Vielleicht um die Reformatoren nicht zu sehr vor den Kopf zu stoßen, hält sich Paracelsus in der Auslegung mit der Ablehnung der Institution Kirche zurück, sondern beschränkt sich auf die Verteuflung der katholischen Kirche.
Die Verinnerlichung des Glaubens ist auch hier sein Hauptanliegen. Darauf fokussiert klopft Paracelsus die Bibelstellen ab. Es geht Paracelsus nicht um den buchstäblichen Wortsinn der Bibel, sondern er sucht Parallelen zu seiner gegenwärtigen Zeit, um seine Botschaft zu illustrieren und zu untermauern.
Die ersten fünf Kapitel des Neuen Testaments handeln von Jesu Geburt, seine Taufe, die Versuchung durch den Teufel und gehen bis zum ersten Drittel der Bergpredigt. Ich beschränke mich auf eine Auswahl von Textstellen, die beispielhaft für die paracelsische Logik ist.

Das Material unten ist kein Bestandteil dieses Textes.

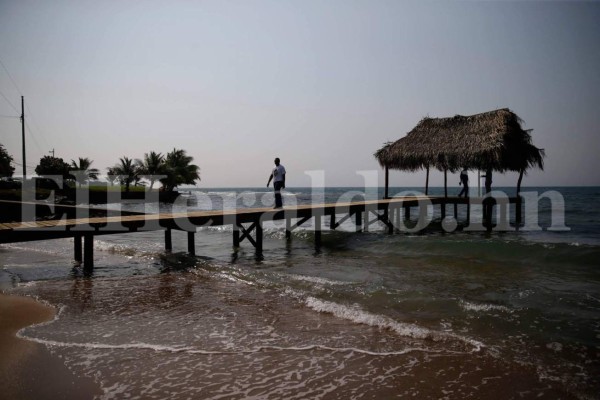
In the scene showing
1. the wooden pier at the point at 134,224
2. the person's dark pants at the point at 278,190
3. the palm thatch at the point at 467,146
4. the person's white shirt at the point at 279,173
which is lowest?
the wooden pier at the point at 134,224

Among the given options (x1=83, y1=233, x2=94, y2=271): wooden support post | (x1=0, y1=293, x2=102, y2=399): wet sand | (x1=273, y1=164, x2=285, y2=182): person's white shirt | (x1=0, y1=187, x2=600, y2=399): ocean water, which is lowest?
(x1=0, y1=187, x2=600, y2=399): ocean water

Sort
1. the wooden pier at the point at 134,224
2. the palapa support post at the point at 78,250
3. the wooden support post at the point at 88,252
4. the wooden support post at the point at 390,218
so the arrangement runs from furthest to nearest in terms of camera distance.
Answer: the wooden support post at the point at 390,218, the palapa support post at the point at 78,250, the wooden support post at the point at 88,252, the wooden pier at the point at 134,224

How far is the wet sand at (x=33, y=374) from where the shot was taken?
3.01m

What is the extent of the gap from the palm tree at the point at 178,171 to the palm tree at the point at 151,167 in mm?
590

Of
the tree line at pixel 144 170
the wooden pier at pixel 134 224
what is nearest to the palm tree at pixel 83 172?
the tree line at pixel 144 170

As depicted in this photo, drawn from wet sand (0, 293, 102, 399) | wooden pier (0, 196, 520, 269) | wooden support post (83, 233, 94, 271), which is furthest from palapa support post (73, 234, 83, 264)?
wet sand (0, 293, 102, 399)

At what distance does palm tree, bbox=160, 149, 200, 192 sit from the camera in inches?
1372

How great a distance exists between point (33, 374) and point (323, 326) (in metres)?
3.10

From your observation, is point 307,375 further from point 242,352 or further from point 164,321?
point 164,321

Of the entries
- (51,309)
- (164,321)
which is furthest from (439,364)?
(51,309)

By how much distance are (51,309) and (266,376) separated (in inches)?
151

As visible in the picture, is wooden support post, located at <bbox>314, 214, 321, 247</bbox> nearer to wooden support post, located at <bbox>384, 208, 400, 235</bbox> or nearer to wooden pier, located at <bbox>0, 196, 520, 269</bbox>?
wooden pier, located at <bbox>0, 196, 520, 269</bbox>

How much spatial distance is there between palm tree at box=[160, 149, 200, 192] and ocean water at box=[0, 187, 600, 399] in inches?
1018

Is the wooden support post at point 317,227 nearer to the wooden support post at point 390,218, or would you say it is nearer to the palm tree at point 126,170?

Das erste Kapitel beginnt mit dem Stammbaum des Josef, der bis auf Abraham zurückgeht. Diese Blutslinie hält Paracelsus für irrelevant, da ja nicht Josef der Vater von Jesus ist, sondern Gott. Vielmehr interessiert sich Paracelsus für die innewohnende Zahlenfolge und prophezeit das Jüngste Gericht in zwei Mal 1400 Jahren! Die Angabe eines präzisen Zeitpunkts für das Ende der Welt ist eigentlich sehr untypisch für Paracelsus. In späteren theologischen Texten vermeidet er klugerweise solche Voraussagen, obwohl er später das Jüngste Gericht doch eher in einer näheren Zukunft kommen sieht.

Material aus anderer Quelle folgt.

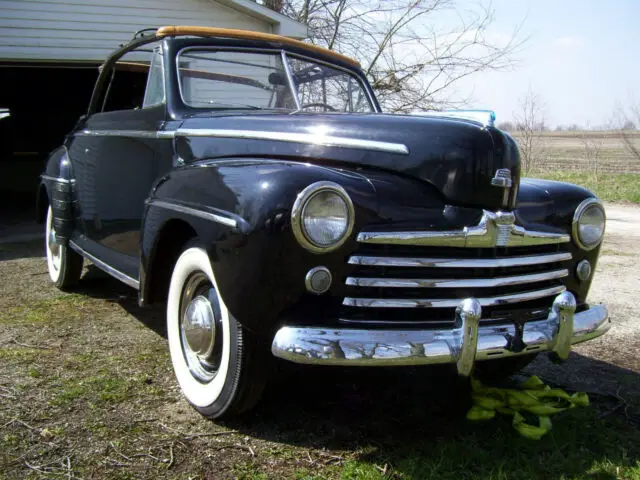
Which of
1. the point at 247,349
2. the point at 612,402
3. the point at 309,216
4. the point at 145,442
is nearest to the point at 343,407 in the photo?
the point at 247,349

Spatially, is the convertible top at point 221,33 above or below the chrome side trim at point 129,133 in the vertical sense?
above

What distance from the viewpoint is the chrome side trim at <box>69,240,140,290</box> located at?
3.43 metres

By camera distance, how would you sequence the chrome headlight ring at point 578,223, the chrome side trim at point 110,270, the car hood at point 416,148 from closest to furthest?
the car hood at point 416,148 < the chrome headlight ring at point 578,223 < the chrome side trim at point 110,270

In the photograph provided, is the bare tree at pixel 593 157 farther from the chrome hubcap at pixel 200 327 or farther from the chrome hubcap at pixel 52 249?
the chrome hubcap at pixel 200 327

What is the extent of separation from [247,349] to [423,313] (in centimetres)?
67

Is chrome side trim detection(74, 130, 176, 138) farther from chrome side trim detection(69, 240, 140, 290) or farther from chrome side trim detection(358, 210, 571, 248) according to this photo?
chrome side trim detection(358, 210, 571, 248)

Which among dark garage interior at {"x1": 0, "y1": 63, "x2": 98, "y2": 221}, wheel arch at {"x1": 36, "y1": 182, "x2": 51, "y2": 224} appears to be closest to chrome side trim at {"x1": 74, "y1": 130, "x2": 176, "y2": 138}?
wheel arch at {"x1": 36, "y1": 182, "x2": 51, "y2": 224}

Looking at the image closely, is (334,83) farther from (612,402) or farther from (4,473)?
(4,473)

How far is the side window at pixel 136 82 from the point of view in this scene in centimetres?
358

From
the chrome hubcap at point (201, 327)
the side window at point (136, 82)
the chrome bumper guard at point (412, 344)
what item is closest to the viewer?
the chrome bumper guard at point (412, 344)

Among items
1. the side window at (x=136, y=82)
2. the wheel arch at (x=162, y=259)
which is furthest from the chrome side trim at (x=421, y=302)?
the side window at (x=136, y=82)

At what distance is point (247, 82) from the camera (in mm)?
3682

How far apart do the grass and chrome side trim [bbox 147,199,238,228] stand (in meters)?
12.1

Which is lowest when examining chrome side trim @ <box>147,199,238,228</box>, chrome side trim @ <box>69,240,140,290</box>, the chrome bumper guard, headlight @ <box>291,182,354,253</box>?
chrome side trim @ <box>69,240,140,290</box>
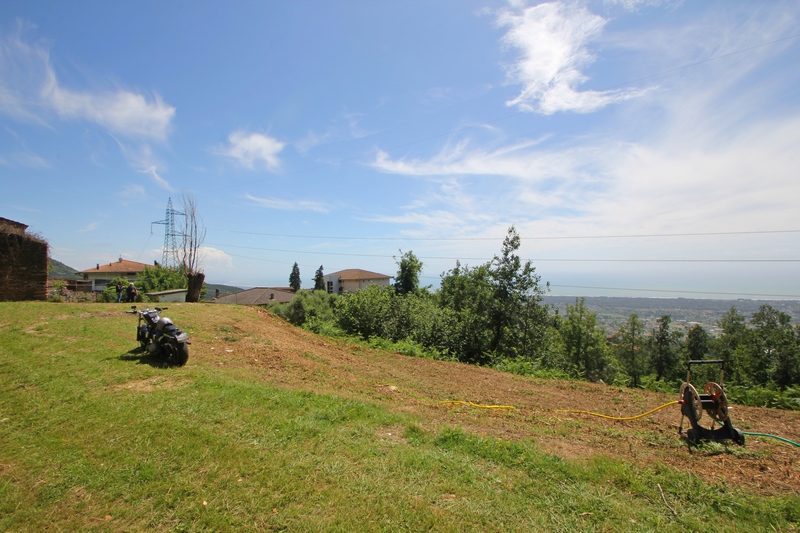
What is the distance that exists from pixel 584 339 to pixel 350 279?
145 ft

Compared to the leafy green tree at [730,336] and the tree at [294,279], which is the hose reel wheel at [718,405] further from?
the tree at [294,279]

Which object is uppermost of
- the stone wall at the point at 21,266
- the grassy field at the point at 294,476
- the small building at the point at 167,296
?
the stone wall at the point at 21,266

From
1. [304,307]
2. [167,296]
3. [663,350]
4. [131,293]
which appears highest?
[131,293]

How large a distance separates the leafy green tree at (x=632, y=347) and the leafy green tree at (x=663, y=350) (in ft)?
4.07

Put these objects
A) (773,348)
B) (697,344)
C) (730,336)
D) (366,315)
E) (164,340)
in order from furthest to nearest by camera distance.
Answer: (697,344) < (730,336) < (773,348) < (366,315) < (164,340)

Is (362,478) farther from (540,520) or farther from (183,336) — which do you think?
(183,336)

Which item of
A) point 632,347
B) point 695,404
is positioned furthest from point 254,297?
point 695,404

Ganz wichtig ist es Paracelsus klarzustellen, dass Josef mit Maria niemals Geschlechtsverkehr hatte, und die Jesus’ „Geschwister“ aus Josefs erster Ehe stammten.

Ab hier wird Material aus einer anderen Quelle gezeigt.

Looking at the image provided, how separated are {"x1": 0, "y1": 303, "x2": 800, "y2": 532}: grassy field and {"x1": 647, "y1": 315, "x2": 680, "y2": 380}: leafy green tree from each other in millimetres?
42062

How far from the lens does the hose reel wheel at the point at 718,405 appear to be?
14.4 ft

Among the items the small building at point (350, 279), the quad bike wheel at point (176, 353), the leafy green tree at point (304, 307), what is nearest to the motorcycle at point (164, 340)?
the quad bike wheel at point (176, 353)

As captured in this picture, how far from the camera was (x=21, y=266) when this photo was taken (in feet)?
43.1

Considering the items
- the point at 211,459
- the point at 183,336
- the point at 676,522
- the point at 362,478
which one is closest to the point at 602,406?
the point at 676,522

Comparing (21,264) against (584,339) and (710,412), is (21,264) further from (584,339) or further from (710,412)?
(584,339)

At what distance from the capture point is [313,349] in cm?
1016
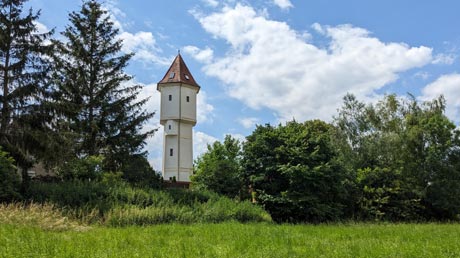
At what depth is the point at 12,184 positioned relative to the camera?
1658 cm

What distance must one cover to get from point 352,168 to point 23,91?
20948mm

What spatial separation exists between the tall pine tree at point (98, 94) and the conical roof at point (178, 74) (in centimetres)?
1842

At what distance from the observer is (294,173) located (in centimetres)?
2158

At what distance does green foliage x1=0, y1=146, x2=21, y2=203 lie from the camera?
16.0 meters

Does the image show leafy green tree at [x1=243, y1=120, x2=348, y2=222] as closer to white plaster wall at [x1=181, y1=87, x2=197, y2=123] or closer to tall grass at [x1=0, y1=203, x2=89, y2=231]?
tall grass at [x1=0, y1=203, x2=89, y2=231]

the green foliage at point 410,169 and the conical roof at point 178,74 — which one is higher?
the conical roof at point 178,74

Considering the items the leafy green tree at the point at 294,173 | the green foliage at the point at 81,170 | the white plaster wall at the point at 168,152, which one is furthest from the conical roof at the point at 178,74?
the green foliage at the point at 81,170

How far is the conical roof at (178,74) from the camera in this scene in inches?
1965

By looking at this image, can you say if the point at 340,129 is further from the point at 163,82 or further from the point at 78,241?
the point at 78,241

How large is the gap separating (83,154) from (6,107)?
752cm

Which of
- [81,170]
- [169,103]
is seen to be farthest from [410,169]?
[169,103]

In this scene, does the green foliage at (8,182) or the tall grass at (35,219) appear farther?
the green foliage at (8,182)

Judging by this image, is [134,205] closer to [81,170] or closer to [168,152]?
[81,170]

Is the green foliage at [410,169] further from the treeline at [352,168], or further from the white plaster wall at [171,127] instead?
the white plaster wall at [171,127]
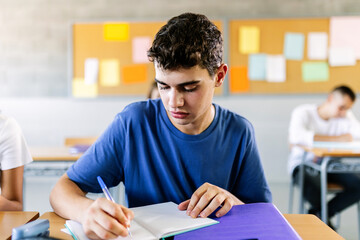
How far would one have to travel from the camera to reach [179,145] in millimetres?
1029

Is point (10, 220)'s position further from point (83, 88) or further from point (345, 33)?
point (345, 33)

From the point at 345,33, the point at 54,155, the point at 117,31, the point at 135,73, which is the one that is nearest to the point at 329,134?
the point at 345,33

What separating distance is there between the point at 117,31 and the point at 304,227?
3.39 metres

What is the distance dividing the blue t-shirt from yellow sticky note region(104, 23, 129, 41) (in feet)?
9.75

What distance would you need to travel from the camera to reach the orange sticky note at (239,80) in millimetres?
3824

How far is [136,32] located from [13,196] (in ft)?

König Herodes in Jerusalem zu der Zeit von Jesus’ Geburt, steht sinnbildlich für die Herrschenden zu Paracelsus’ Zeiten. Die gläubigen Christen leben wie Jesus selbst, arm und verachtet, während sich die Obrigkeit mit der römischen Kirche arrangiert und die Christen verfolgt. Damit meinte Paracelsus wohl die Ablehnung der Reformation durch den Papst.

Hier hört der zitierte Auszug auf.